— start of Records supplied —

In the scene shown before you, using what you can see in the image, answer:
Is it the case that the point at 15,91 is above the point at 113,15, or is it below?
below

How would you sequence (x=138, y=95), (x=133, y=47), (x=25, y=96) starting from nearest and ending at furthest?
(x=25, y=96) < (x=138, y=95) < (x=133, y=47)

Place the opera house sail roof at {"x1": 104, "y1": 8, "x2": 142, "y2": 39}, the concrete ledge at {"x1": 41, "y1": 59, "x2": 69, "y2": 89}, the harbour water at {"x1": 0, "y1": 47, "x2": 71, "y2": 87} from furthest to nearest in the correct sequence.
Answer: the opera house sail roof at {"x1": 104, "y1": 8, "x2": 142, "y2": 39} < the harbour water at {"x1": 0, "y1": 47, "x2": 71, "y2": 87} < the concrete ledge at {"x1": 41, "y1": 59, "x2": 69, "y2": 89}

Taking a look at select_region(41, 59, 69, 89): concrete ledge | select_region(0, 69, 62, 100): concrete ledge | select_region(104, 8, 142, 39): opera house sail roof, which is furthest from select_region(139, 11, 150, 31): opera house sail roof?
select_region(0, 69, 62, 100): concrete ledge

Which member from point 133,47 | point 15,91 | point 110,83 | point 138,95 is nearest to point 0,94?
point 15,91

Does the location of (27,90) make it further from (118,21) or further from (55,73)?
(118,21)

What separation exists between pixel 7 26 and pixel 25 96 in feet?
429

— end of Records supplied —
— start of Records supplied —

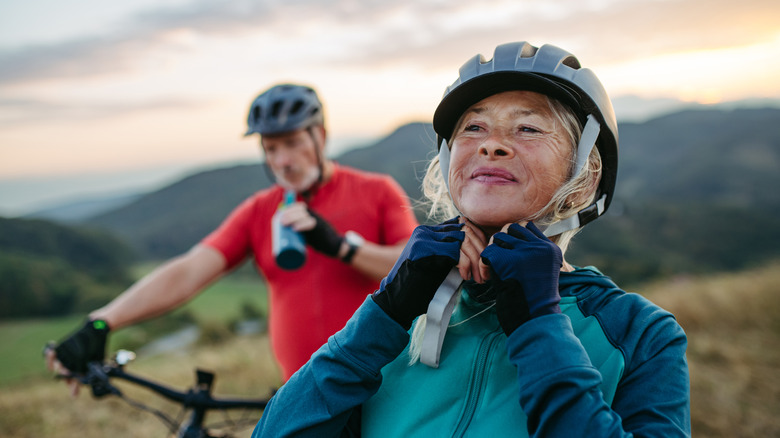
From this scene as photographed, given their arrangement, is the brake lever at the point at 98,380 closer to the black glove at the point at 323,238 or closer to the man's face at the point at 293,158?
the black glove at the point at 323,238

— end of Records supplied —

What you will do>
Copy the part of the records that opens with the line containing "In the scene" and closes with the line containing "(x=25, y=96) < (x=138, y=95) < (x=133, y=47)", replacing "sequence" with "order" and leaving everything else unchanged.

Completed task>
In the scene shown before you, using what you can see in the image, answer:
Is it the case that the point at 15,91 is above the point at 113,15, or is it below?
below

How would you order (x=138, y=95), (x=133, y=47), (x=25, y=96) starting from nearest and ending at furthest?
(x=25, y=96) < (x=138, y=95) < (x=133, y=47)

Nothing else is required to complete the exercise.